Como bien lo ha dicho Carlos Velázquez, la literatura de Bruciaga prospera fuera de las instituciones y antologías, las becas y las listas que visibilizan la aparente literatura mexicana oficial. Un amigo para la orgía del fin del mundo, editado por una disquera independiente, Discos Cuchillo, y no por una editorial, recopila un montón de los textos de El nuevo orden, la columna semanales de Bruciaga en el periódico Milenio hace ya diez años. Y contando.

No es el tipo de columnista que defiende cada semana una causa distinta, a régimen con la polémica del momento; ni publica opiniones caprichosamente provocadoras para acarrear atención. Y no es que Bruciaga tenga o no la razón, más bien no se rinde a la complejidad de los problemas que una mayoría cegatona simplifica. Es una persona que se retuerce un poco en el asiento y te devuelve una respuesta de esas que a su manera funcionan como otra pregunta.

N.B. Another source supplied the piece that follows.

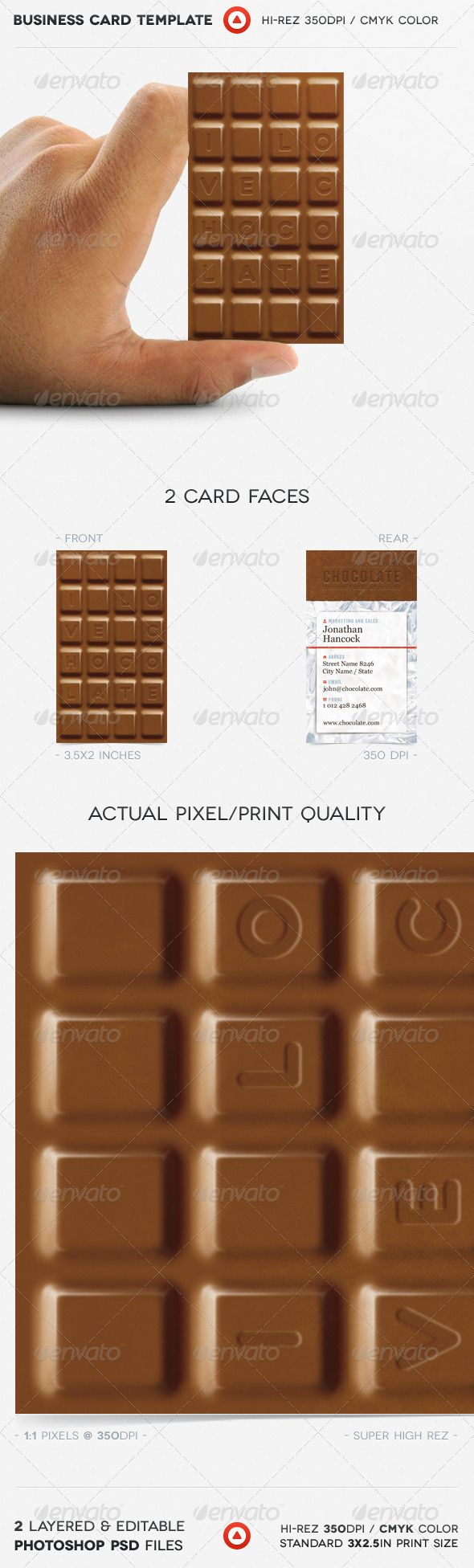 Chocolate Business Card #GraphicRiver This is a pure chocolate business card for all you chocoholics. Every piece of chocolate can pe personalized with a letter for your custom text. Includes areas for your name, title, address, number, email, logo and website address. Simple, minimal, smart, elegant and more importantly chocolatee. Features: editable styles, shapes, colors &text bleeds, cut marks & safe margins named & organised layers super hi-res 350DPI Editable vector shapes, cutout…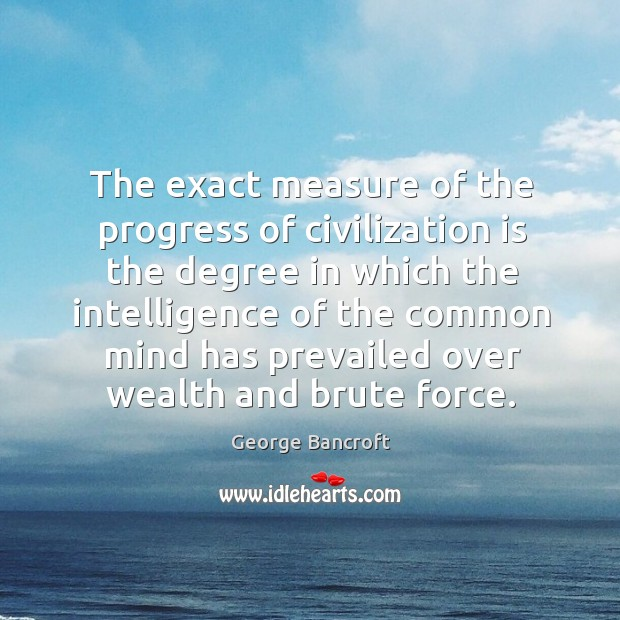 The exact measure of the progress of civilization is the degree in which the intelligence of George Bancroft Picture Quote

Aunque no creo que Wenceslao llame a la policía un día de estos para confesar que es un androide, como sí lo hizo Dick, el escepticismo sobre sí mismo, sobre los demás y nuestra sociedad, persiste y asusta. Un amigo para la orgía del fin del mundo convoca a un lector dispuesto al desequilibrio, a la sospecha sistemática de las intenciones propias, pues recupera la distancia entre lo que creemos que somos y lo que queremos ser. Y el que cree que está a salvo de sí mismo, se equivoca.